I have std::atomic<T> atomic_value;
(for type T being bool, int32_t, int64_t and any other). If 1st thread does
atomic_value.store(value, std::memory_order_relaxed);
and in 2nd thread at some points of code I do
auto value = atomic_value.load(std::memory_order_relaxed);
How fast is this updated atomic value propagated from 1st thread to 2nd, between CPU cores? (for all CPU models)
Is it propagated almost-immediately? For example up-to speed of cache coherence propagation in Intel, meaning that 0-2 cycles or so. Maybe few more cycles for some other CPU models/manufacturers.
Or this value may stuck un-updated for many many cycles sometimes?
Does atomic guarantee that value is propagated between CPU cores as fast as possible for given CPU?
Maybe if instead on 1st thread I do
atomic_value.store(value, std::memory_order_release);
and on 2nd thread
auto value = atomic_value.load(std::memory_order_acquire);
then will it help to propagate value faster? (notice change of both memory orders) And now with speed guarantee? Or it will be same gurantee of speed as for relaxed order?
As a side question - does replacing relaxed order with release+acquire also synchronizes all modifications in other (non-atomic) variables?
Meaning that in 1st thread everything that was written to memory before store-with-release, is this whole memory guaranteed in 2nd thread to be exactly in final state (same as in 1st thread) at point of load-with-acquire, of course in a case if loaded value was new one (updated).
So this means that for ANY type of std::atomic<> (or std::atomic_flag) point of store-with-release in one thread synchronizes all memory writes before it with point in another thread that does load-with-acquire of same atomic, in a case of course if in other thread value of atomic got updated? (Sure if value in 2nd thread is not yet new then we expect that memory writes have not yet finished)
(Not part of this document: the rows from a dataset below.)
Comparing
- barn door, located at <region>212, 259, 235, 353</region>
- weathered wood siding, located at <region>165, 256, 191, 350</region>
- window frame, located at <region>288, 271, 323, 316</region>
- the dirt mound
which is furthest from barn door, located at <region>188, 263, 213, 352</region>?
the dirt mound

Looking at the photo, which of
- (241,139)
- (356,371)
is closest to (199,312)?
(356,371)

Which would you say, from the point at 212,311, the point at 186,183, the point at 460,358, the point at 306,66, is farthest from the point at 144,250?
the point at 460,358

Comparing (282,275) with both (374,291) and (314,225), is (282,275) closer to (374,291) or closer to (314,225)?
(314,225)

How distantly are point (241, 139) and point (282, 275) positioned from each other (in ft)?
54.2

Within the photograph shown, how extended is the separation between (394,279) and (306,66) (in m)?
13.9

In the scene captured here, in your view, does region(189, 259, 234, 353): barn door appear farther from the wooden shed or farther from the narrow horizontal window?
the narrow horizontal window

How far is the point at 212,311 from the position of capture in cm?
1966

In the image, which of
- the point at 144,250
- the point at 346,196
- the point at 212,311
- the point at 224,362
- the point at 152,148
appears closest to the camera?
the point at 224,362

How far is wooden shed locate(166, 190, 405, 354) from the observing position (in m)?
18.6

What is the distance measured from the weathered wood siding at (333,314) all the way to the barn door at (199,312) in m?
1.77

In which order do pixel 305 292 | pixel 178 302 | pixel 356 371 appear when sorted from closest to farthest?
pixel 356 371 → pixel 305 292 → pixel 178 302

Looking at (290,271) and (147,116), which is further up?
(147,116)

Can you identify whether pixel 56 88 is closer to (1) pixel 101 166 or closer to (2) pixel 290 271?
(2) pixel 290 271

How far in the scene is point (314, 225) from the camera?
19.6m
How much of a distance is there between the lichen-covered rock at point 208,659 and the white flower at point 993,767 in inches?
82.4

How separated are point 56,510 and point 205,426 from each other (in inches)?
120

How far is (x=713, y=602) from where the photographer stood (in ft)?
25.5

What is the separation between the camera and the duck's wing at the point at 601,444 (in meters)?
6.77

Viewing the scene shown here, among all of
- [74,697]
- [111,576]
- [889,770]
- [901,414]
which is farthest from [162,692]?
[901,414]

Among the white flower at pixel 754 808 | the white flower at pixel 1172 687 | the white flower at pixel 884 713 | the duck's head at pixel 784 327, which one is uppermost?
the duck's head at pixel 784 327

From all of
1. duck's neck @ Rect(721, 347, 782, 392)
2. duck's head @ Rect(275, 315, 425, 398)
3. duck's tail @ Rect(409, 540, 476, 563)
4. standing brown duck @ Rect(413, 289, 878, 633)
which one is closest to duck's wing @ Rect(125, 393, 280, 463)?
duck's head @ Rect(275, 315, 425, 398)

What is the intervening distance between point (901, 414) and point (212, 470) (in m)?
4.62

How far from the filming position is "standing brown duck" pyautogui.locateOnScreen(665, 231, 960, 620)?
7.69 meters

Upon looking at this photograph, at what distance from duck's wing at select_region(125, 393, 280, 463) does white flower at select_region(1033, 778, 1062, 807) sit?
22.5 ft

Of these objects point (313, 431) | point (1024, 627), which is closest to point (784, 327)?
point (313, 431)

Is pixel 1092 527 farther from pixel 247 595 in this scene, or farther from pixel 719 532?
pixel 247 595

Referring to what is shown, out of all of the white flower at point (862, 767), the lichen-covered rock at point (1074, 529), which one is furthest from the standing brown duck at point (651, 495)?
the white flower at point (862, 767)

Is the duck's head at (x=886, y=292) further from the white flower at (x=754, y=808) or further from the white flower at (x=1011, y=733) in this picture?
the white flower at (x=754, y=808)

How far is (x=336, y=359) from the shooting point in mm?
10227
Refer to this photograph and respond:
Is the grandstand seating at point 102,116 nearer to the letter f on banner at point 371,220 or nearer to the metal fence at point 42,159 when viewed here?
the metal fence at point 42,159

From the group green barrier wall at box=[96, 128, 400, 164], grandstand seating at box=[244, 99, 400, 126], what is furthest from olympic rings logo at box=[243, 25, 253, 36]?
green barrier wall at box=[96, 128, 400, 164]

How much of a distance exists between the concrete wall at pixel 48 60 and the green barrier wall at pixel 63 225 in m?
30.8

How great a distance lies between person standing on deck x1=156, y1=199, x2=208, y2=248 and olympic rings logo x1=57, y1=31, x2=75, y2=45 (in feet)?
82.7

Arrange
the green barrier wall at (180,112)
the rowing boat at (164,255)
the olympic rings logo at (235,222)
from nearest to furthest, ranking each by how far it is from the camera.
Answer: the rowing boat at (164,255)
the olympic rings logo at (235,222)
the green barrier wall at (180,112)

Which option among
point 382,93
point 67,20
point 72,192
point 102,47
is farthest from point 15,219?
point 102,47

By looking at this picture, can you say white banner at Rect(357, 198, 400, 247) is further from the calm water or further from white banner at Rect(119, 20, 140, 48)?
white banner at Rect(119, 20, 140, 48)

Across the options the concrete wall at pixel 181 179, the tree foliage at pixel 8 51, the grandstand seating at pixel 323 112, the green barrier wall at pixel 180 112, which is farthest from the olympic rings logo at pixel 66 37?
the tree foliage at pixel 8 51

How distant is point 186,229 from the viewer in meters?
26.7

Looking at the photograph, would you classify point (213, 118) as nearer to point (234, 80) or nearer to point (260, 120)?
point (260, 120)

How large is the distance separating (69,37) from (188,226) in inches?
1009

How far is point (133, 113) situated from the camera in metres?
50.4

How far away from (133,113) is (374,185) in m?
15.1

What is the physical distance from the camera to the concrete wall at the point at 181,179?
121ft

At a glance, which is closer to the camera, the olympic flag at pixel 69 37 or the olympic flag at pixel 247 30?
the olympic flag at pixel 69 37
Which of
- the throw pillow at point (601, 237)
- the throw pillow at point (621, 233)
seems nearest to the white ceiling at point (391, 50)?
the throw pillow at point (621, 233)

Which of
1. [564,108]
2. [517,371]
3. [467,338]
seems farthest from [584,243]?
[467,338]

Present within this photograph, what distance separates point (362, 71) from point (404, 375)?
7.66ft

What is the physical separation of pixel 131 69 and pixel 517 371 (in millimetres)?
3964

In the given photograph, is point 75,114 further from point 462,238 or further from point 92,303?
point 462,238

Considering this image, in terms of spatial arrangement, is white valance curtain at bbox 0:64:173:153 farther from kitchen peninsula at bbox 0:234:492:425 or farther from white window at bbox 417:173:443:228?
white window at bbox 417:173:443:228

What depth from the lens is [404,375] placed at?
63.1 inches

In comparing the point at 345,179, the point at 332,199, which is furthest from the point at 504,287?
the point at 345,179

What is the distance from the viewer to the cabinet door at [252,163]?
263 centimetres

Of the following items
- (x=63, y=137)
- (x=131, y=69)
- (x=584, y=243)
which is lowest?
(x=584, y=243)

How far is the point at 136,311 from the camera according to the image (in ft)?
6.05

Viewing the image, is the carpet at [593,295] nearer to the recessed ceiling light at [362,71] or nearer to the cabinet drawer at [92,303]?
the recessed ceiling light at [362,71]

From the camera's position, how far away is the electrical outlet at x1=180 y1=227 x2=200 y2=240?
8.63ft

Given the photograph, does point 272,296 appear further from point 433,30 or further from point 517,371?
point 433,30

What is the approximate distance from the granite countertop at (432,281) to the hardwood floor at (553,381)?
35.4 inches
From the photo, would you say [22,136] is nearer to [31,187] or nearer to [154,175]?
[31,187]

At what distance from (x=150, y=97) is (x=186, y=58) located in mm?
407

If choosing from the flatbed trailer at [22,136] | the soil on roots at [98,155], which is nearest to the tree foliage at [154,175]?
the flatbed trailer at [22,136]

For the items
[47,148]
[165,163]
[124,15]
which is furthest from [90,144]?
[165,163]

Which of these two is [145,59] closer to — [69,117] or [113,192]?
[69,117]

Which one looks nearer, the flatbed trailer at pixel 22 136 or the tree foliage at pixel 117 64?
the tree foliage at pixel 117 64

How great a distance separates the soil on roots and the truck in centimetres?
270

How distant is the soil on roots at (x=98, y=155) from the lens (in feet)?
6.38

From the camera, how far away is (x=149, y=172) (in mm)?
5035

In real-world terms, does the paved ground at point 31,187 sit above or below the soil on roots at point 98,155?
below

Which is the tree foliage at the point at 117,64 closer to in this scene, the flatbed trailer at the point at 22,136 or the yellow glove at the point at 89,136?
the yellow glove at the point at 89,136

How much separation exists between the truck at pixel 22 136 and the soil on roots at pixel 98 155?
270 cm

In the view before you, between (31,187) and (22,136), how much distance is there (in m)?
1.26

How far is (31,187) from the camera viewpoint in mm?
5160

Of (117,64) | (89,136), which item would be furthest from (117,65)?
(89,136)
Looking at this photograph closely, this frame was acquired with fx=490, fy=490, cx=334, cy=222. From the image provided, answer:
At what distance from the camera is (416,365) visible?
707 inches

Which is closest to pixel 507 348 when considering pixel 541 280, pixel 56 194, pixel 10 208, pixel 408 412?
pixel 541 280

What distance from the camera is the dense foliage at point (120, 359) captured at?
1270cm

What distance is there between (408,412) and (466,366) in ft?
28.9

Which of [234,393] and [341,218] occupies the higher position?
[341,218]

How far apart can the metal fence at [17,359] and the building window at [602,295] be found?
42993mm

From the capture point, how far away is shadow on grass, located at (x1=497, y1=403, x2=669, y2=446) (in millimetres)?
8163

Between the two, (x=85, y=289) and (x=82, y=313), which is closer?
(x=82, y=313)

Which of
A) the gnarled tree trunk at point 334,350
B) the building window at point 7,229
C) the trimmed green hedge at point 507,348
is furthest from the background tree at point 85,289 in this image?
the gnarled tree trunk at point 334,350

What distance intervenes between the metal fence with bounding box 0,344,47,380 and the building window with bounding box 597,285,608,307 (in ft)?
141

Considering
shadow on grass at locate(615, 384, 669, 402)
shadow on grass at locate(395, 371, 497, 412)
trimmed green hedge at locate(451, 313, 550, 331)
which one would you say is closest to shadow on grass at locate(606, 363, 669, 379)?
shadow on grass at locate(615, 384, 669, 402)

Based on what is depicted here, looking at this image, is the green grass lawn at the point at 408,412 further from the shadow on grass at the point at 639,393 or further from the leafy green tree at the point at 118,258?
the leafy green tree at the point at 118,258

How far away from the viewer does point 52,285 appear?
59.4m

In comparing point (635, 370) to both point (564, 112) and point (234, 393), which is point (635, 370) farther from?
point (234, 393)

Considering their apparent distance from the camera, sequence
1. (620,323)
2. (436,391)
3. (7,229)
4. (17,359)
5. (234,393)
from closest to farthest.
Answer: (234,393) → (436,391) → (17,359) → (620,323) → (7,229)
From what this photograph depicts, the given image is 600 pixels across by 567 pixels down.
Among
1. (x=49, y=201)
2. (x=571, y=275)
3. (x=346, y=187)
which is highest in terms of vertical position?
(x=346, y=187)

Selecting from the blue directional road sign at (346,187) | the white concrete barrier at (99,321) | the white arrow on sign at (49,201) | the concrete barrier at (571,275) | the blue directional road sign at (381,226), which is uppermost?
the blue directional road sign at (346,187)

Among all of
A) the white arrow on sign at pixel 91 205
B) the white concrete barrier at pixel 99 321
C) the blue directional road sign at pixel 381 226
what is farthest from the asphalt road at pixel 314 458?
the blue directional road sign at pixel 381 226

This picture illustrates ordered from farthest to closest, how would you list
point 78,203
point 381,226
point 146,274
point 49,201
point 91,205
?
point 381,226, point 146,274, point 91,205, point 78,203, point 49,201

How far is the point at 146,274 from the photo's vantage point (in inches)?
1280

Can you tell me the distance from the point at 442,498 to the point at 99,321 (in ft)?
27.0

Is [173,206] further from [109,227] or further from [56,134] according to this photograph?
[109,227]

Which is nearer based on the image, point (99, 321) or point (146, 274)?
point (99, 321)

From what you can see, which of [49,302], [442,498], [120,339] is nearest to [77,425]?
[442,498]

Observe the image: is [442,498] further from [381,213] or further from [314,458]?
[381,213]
PS. Why question arose... Because according to name "atomic"
it is obvious to conclude (probably miss-conclude) that by default (without extra constraints, i.e. with just relaxed memory order) std::atomic<> just makes any arithmetic operation atomical, and nothing else, no other guarantees about synchronization or speed of propagation. Meaning that write to memory location will be whole (e.g. all 4 bytes at once for int32_t), or exchange with atomic location will do both read-write atomically (actually in a locked fashion), or incrementing a value will do atomically three operations read-add-write.